States seeking to better inform their residents about the true cost of attending college can leverage existing data to provide personalized college cost estimates in various ways. As with the SSA’s efforts on Social Security retirement income, a state agency could proactively send information to families that provides individualized cost and aid estimates, based on information from state income tax forms or other sources. If taxpayer consent is an issue, then the state income tax forms could include a checkbox where people can elect to have their information shared to receive information about college costs and aid (see Figure 2).

Figure 2: A Mock California Income Tax Form 540 Showing a Request for Information about Paying for College

The tax agency could work with the appropriate state higher education agency to either develop information that would be provided through the tax agency (resulting in no sharing of taxpayer data between the agencies), or provide the family income information to the other agency that then produces the estimates. As state policymakers consider implementing this strategy, they will have to contemplate four core components:

  1. the target population of such outreach;
  2. what information to provide families, given states will not have all of the data necessary to present precise projections;
  3. how to send that information to families; and
  4. how to ensure a seamless data sharing system that protects the privacy of taxpayers.

Target Population and Targeting Information

Adding a checkbox for requesting projections of college costs to the state tax form would provide a defined data sample to only those interested in learning more, and would provide enough data to generate usable projections on potential aid eligibility and the net price of college attendance. Tax forms have adjusted gross income, a proxy for family size through the number of dependents the taxpayer claims, and a person’s mailing address, and in some cases, their email address in order to send the financial aid communication. Depending on the data available, it may be important for the checkbox to request the dependents’ ages for whom the tax filer is requesting college cost information, as some financial aid programs have age requirements.
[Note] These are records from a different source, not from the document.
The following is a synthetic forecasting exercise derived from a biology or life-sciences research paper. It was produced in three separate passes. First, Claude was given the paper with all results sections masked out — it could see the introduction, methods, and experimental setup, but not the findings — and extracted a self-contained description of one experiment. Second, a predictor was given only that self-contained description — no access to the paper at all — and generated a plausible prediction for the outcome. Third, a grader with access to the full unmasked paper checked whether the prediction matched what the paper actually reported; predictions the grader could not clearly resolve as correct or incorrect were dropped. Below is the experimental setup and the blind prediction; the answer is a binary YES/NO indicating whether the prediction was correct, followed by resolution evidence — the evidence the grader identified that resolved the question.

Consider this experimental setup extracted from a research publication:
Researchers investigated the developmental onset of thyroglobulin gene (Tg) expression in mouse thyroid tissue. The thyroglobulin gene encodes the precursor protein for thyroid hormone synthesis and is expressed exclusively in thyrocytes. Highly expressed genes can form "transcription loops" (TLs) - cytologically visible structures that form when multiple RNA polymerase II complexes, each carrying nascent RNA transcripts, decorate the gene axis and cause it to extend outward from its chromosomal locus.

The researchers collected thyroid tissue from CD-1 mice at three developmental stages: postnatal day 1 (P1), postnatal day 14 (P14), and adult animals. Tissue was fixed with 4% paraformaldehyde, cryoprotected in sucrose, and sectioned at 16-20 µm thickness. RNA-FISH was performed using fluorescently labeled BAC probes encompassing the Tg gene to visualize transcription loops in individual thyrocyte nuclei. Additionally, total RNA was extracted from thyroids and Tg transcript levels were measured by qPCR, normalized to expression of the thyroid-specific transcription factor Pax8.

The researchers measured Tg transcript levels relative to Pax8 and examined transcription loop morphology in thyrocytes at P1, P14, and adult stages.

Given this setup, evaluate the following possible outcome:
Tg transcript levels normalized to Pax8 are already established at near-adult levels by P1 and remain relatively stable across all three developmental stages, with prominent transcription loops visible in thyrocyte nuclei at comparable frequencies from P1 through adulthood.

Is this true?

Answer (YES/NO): NO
There are limitations to the reach of a strategy that only relies on tax forms: some may resist checking the box because they are worried about sharing their data, and some of the poorest families will not be captured if their income is low enough that they do not need to file taxes and also do not file for EITC.29 Data sharing with other agencies providing public benefits, such as SNAP, or with education departments for free and reduced priced lunch data, may fill those gaps.
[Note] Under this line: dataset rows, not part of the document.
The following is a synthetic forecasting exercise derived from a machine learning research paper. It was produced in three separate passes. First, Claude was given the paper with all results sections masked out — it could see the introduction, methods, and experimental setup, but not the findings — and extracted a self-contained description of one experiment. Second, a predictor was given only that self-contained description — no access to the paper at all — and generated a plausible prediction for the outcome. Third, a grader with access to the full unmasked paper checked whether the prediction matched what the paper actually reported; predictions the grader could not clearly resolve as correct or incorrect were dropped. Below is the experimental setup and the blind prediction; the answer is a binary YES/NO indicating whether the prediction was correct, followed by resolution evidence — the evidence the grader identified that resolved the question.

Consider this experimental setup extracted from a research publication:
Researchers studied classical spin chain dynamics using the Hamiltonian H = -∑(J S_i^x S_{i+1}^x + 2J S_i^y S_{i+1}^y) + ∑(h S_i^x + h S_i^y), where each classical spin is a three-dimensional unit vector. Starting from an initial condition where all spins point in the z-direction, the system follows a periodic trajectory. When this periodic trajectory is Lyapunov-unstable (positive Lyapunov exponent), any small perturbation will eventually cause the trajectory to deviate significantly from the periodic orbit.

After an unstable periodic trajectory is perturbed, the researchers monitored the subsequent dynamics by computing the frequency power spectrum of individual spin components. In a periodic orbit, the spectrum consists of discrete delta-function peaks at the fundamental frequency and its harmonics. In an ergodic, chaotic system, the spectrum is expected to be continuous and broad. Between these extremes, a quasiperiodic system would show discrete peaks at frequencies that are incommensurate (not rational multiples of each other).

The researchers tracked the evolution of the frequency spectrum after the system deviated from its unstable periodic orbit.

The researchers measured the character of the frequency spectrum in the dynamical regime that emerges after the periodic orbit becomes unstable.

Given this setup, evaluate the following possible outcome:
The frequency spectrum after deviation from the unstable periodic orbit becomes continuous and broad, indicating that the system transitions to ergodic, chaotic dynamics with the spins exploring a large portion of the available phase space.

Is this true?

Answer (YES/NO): NO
Information on Aid and Costs

Providing students and their families with examples of estimated costs at specific colleges can make the information more real. To do so, states can generate a personalized net price estimate by linking institutions’ net price calculators to the state higher education or financial aid agency. To streamline this process, colleges in the state should be required to make their net price calculator code available to the state agency. The information generated by those calculators would include the net price a student would have to pay for both tuition and non-tuition costs, as well as details on the total cost of attendance, total grant aid available, the amount of money the student would be expected to contribute to the total cost (the “expected family contribution”). This information should be presented for colleges near the student, especially when there are great tuition differentials—for example, a community college versus a public four-year versus a private four-year. Along with the net price projections, families may also want secondary information on the grant eligibility requirements so they can gain a better sense of whether they are actually eligible for the aid, as well as the maximum award amount, so they know how much aid might be available. States should engage in outreach and consumer testing to better understand which additional information to provide and how to provide it.
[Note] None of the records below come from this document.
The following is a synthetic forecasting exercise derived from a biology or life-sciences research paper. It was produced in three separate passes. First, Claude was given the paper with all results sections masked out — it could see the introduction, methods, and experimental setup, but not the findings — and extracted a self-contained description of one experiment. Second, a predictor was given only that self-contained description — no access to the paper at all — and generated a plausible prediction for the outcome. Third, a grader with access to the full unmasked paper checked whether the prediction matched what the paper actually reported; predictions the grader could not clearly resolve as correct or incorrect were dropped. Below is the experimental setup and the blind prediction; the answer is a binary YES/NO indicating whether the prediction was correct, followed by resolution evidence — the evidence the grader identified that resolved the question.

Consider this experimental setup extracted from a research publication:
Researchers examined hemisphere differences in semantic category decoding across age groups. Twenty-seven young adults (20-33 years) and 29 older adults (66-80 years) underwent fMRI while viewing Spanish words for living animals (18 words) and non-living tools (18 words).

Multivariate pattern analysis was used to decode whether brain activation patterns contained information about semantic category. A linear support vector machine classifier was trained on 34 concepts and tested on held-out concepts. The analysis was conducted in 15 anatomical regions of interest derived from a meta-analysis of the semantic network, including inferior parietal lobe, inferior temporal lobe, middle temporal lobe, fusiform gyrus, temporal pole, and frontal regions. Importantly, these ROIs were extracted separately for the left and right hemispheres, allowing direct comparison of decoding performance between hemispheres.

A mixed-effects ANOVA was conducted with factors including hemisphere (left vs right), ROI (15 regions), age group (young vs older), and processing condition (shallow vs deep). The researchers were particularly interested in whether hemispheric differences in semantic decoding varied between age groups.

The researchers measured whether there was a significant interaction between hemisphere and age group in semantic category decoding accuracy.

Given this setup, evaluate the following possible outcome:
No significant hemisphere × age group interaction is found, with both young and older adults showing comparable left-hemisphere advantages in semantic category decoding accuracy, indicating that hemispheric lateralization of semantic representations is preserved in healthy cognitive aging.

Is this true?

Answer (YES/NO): YES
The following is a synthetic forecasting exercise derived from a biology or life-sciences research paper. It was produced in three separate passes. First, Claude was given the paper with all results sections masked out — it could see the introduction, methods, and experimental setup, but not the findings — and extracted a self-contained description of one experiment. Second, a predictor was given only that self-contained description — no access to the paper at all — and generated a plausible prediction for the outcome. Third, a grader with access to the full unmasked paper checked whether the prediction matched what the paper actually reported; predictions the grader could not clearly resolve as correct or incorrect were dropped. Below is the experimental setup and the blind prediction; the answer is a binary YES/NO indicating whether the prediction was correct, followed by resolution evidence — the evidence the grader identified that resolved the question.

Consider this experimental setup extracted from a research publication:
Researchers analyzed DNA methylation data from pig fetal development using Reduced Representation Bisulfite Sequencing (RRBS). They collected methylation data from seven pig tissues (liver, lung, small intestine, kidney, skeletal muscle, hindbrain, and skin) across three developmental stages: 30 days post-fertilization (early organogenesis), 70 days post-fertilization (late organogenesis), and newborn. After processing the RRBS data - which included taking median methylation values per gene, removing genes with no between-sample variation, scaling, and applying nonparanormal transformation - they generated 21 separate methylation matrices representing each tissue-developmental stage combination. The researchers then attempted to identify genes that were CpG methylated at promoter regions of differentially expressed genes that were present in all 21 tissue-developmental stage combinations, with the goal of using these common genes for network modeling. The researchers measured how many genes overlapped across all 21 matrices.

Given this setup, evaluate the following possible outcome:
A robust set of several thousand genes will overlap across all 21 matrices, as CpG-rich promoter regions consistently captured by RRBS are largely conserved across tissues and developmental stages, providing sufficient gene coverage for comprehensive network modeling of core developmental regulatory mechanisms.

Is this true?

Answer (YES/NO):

There are limitations to the financial aid predictions: incomes change over time, and some aid programs have eligibility requirements and award amount calculations that go beyond the data available on state tax forms, such as asset tests, GPA minimums, the number of family members in college, and where the student plans to live during college—for example, at home, on campus, or off-campus with roommates. States can mitigate these data challenges by leveraging historical asset data from either the FAFSA or state financial aid applications to create a five-year asset average by income and family size. States would also have to make assumptions about the number of college students in the household.30 Similar to the asset data, states could leverage historical data to obtain an estimate.

Using family income data to generate a personalized estimate of college net price cannot guarantee that is what a prospective student would pay, because it does not ensure eligibility for financial aid, but it would provide far more accurate projection than existing financial aid outreach mechanisms. Furthermore, these kinds of projections are used elsewhere, with appropriate caveats—the SSA retirement benefit estimate letter, for example, provides projections and indicates this information does not guarantee the person will receive the estimated benefit amount. Similar to the SSA estimated benefit letter, this financial aid information will give families an idea of they could expect for the future, but not a guarantee.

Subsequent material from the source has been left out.